Respondent has not proved rights or legitimate interests. There is no evidence that Respondent is commonly known by the disputed domain name, nor that there are any circumstances or activities that would establish Respondent’s rights therein. The disputed domain name redirects to a website at which Respondent uses Complainant’s mark and suggests that Internet visitors file anonymous reports, presumably, about Complainant. Respondent has not, however, provided any information or arguments to the effect that Respondent is operating a criticism site and therefore may not avail himself of the fair use exception for noncommercial free speech under UDRP paragraph 4(c)(iii). Moreover, Respondent consented to remedy on its email communication from July 13, 2021, and submitted a signed Settlement Form on July 27, 2021. The Panel finds that the disputed domain name is nearly identical to Complainant’s mark and is identical to the domain name used for Complainant’s own reporting website. Respondent’s website lacks a disclaimer or even clear language indicating that Respondent is criticizing, rather than impersonating, Complainant. On these facts, there is an impermissible risk of user confusion. See WIPO Overview 3.0, section 2.6.2.
Therefore, the Panel finds that Complainant has established the second element under paragraph 4(a) of the Policy.
C. Registered and Used in Bad Faith
The Panel finds that Complainant has demonstrated Respondent’s bad faith registration and use of the disputed domain name. Complainant’s rights in its AVENTIV mark predate the registration of the disputed domain name. The disputed domain name reflects Complainant’s AVENTIV mark in its entirety, together with the letters “iam,” which implies affiliation with Complainant by asserting that Respondent is, in fact, Complainant. The Panel finds that the evidence supports a finding that Respondent was aware of Complainant when registering the disputed domain name.

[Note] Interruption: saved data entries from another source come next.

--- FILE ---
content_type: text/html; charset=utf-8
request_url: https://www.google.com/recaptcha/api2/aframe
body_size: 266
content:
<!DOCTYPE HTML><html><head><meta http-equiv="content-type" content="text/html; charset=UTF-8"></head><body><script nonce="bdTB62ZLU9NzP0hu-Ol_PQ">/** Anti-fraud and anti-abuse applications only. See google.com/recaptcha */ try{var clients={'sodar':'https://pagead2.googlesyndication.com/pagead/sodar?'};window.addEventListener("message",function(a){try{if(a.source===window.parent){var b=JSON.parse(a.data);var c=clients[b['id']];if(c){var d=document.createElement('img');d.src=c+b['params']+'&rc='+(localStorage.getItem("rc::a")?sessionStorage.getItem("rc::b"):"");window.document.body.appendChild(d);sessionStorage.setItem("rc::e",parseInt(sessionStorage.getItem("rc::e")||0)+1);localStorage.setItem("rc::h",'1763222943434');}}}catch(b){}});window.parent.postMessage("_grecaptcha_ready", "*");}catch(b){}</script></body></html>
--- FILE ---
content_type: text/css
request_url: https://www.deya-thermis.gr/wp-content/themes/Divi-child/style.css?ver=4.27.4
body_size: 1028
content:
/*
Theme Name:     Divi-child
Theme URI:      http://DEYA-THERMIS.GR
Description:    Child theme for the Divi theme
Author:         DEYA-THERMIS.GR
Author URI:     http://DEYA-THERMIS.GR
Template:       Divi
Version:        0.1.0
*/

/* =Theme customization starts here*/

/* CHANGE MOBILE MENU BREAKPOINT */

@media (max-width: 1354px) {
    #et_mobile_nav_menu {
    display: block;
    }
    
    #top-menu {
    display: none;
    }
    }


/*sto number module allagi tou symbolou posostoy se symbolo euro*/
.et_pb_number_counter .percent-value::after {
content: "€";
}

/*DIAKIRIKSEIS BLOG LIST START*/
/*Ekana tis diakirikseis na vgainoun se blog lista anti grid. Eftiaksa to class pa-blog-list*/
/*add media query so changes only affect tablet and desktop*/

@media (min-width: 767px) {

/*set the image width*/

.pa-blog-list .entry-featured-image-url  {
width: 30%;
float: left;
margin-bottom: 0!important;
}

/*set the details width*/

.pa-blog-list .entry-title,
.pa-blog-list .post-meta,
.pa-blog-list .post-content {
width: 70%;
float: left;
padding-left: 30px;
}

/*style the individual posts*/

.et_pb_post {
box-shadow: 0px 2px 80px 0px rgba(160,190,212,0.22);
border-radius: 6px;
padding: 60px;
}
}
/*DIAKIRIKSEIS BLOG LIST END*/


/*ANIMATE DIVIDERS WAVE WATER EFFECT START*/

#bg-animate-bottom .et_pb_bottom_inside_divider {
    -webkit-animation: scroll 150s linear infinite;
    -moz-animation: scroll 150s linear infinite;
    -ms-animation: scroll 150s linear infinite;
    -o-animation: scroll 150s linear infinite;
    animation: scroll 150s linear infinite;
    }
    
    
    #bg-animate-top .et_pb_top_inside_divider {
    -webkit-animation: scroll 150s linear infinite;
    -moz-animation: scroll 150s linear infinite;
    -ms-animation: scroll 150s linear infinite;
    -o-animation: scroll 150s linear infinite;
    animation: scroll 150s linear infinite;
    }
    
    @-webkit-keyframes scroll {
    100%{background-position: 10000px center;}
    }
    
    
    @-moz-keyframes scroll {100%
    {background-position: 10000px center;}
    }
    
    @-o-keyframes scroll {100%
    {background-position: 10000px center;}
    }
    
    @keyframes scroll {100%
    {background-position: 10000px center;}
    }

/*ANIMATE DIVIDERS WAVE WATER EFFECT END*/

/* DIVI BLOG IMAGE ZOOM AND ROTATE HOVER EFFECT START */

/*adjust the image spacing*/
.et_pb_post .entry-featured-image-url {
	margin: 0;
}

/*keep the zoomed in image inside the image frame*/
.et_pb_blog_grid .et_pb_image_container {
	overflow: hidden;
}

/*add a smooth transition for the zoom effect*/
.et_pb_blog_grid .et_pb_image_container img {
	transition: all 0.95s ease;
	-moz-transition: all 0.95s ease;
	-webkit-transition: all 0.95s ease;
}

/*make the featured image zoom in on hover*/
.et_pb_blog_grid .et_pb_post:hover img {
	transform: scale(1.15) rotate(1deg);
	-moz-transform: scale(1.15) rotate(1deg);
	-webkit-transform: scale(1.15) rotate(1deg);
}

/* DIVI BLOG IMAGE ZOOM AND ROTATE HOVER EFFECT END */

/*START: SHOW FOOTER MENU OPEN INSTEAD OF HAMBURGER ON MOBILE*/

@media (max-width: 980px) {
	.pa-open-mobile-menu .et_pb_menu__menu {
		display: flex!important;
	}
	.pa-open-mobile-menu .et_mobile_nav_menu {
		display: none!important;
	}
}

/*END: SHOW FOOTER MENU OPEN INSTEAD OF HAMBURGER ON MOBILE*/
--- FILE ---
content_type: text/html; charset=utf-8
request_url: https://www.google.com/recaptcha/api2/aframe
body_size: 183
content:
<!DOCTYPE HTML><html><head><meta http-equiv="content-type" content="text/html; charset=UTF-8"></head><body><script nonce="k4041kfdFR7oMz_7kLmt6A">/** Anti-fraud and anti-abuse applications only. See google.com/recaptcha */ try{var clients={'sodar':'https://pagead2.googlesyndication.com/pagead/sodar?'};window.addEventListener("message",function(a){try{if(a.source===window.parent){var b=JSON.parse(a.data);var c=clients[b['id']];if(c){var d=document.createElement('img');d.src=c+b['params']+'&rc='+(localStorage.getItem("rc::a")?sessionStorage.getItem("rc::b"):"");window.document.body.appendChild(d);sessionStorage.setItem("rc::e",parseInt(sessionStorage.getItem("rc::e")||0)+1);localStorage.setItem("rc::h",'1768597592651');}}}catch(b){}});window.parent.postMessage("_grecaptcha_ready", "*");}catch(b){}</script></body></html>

The Panel finds that Respondent has demonstrated bad faith use of the disputed domain name. The evidence on record indicates that Respondent is operating a website inviting Internet users to submit anonymous reports. Complainant itself operates a website for users to file error reports at the domain name <iamaventiv.aventiv.com>. The Panel notes that Respondent’s website is not visually similar to that of Complainant. Nevertheless, the use of Complainant’s mark, the statement “I am Aventiv” and the lack of any disclaimer or information identifying Respondent support a finding that Respondent has intentionally attempted to create a likelihood of confusion with Complainant’s mark as to the source, sponsorship, affiliation or endorsement of Respondent’s website. The Panel notes, in particular, that the modifier “I am” increases, rather than reduces, likelihood of confusion. For this reason, it quite different from the types of modifiers that, when used together with a complainant’s mark, would indicate to Internet users that the website is clearly operated by a party other than the complainant for legitimate criticism purposes. See, for example, Covance, Inc. and Covance Laboratories Ltd. v. The Covance Campaign, WIPO Case No. D2004-0206, Chinmoy Kumar Ghose v. ICDSoft.com and Maria Sliwa, WIPO Case No. D2003-0248. All these factors plus the apparent use of a third party postal address support a finding of bad faith registration and use of the disputed domain name. See WIPO Overview 3.0, section 3.1.
The Panel therefore finds that Complainant has established the third element under paragraph 4(a) of the Policy.
For the foregoing reasons, in accordance with paragraphs 4(i) of the Policy and 15 of the Rules, the Panel orders that the disputed domain name <iamaventiv.com> be transferred to Complainant.